*** DATA FOR THE TASK ***
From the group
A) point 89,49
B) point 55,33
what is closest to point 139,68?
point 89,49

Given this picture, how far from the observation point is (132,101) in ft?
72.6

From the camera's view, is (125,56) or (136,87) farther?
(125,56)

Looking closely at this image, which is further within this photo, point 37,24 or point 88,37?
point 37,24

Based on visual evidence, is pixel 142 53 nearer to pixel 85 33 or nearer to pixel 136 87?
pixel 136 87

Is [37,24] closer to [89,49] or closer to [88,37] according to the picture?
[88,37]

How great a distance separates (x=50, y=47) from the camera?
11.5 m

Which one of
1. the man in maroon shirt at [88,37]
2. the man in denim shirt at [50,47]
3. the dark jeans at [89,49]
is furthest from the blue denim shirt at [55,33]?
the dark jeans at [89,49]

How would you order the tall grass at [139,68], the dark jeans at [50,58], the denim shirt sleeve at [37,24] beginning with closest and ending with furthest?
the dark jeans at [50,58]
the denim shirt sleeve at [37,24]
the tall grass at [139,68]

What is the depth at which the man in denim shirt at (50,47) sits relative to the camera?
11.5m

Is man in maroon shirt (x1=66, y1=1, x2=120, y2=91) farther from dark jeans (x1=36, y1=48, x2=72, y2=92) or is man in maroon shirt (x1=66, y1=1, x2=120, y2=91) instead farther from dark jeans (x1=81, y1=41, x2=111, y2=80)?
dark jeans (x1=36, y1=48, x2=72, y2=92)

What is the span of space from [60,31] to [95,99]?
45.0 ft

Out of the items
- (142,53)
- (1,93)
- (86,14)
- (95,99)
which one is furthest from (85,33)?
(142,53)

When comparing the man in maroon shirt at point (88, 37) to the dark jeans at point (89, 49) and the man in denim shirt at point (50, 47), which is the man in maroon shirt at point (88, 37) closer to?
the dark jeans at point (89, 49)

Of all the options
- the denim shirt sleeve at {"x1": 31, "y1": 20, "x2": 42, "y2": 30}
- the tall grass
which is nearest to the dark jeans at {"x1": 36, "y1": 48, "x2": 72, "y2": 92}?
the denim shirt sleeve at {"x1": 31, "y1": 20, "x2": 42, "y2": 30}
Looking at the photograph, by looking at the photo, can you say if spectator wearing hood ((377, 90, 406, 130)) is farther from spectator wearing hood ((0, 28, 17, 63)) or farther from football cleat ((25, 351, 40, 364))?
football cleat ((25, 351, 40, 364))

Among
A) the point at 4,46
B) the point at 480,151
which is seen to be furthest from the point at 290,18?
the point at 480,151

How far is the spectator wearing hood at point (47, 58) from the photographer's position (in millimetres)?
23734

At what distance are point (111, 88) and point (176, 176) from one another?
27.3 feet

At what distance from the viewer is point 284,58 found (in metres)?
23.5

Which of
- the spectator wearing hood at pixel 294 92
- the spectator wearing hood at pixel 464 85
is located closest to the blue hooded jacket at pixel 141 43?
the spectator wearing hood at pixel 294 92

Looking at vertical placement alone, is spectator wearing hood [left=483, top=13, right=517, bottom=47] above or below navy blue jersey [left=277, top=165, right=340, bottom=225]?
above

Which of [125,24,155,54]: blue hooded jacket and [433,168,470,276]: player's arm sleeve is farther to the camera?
***
## GIVEN REQUEST
Please output every line of the records above as a numbered list, leaving out the blank lines.

## EXPECTED ANSWER
1. From the group
2. A) point 89,49
3. B) point 55,33
4. what is closest to point 139,68?
5. point 89,49
6. Given this picture, how far from the observation point is (132,101) in ft?
7. 72.6
8. From the camera's view, is (125,56) or (136,87) farther?
9. (125,56)
10. Looking closely at this image, which is further within this photo, point 37,24 or point 88,37?
11. point 37,24
12. Based on visual evidence, is pixel 142 53 nearer to pixel 85 33 or nearer to pixel 136 87?
13. pixel 136 87
14. Is [37,24] closer to [89,49] or closer to [88,37] according to the picture?
15. [88,37]
16. How great a distance separates (x=50, y=47) from the camera?
17. 11.5 m
18. Which one of
19. 1. the man in maroon shirt at [88,37]
20. 2. the man in denim shirt at [50,47]
21. 3. the dark jeans at [89,49]
22. is furthest from the blue denim shirt at [55,33]?
23. the dark jeans at [89,49]
24. How would you order the tall grass at [139,68], the dark jeans at [50,58], the denim shirt sleeve at [37,24] beginning with closest and ending with furthest?
25. the dark jeans at [50,58]
26. the denim shirt sleeve at [37,24]
27. the tall grass at [139,68]
28. What is the depth at which the man in denim shirt at (50,47) sits relative to the camera?
29. 11.5m
30. Is man in maroon shirt (x1=66, y1=1, x2=120, y2=91) farther from dark jeans (x1=36, y1=48, x2=72, y2=92) or is man in maroon shirt (x1=66, y1=1, x2=120, y2=91) instead farther from dark jeans (x1=81, y1=41, x2=111, y2=80)?
31. dark jeans (x1=36, y1=48, x2=72, y2=92)
32. What is the span of space from [60,31] to [95,99]?
33. 45.0 ft
34. Out of the items
35. - (142,53)
36. - (1,93)
37. - (86,14)
38. - (95,99)
39. which one is furthest from (85,33)?
40. (142,53)
41. When comparing the man in maroon shirt at point (88, 37) to the dark jeans at point (89, 49) and the man in denim shirt at point (50, 47), which is the man in maroon shirt at point (88, 37) closer to?
42. the dark jeans at point (89, 49)
43. Of all the options
44. - the denim shirt sleeve at {"x1": 31, "y1": 20, "x2": 42, "y2": 30}
45. - the tall grass
46. which is nearest to the dark jeans at {"x1": 36, "y1": 48, "x2": 72, "y2": 92}?
47. the denim shirt sleeve at {"x1": 31, "y1": 20, "x2": 42, "y2": 30}
48. Looking at the photograph, by looking at the photo, can you say if spectator wearing hood ((377, 90, 406, 130)) is farther from spectator wearing hood ((0, 28, 17, 63)) or farther from football cleat ((25, 351, 40, 364))?
49. football cleat ((25, 351, 40, 364))
50. Among
51. A) the point at 4,46
52. B) the point at 480,151
53. which is seen to be furthest from the point at 290,18?
54. the point at 480,151
55. How far is the spectator wearing hood at point (47, 58) from the photographer's position (in millimetres)?
56. 23734
57. At what distance are point (111, 88) and point (176, 176) from one another?
58. 27.3 feet
59. At what distance from the viewer is point 284,58 found (in metres)?
60. 23.5
61. Which of
62. - the spectator wearing hood at pixel 294 92
63. - the spectator wearing hood at pixel 464 85
64. is located closest to the blue hooded jacket at pixel 141 43?
65. the spectator wearing hood at pixel 294 92
66. Looking at vertical placement alone, is spectator wearing hood [left=483, top=13, right=517, bottom=47] above or below navy blue jersey [left=277, top=165, right=340, bottom=225]?
67. above
68. Which of [125,24,155,54]: blue hooded jacket and [433,168,470,276]: player's arm sleeve is farther to the camera?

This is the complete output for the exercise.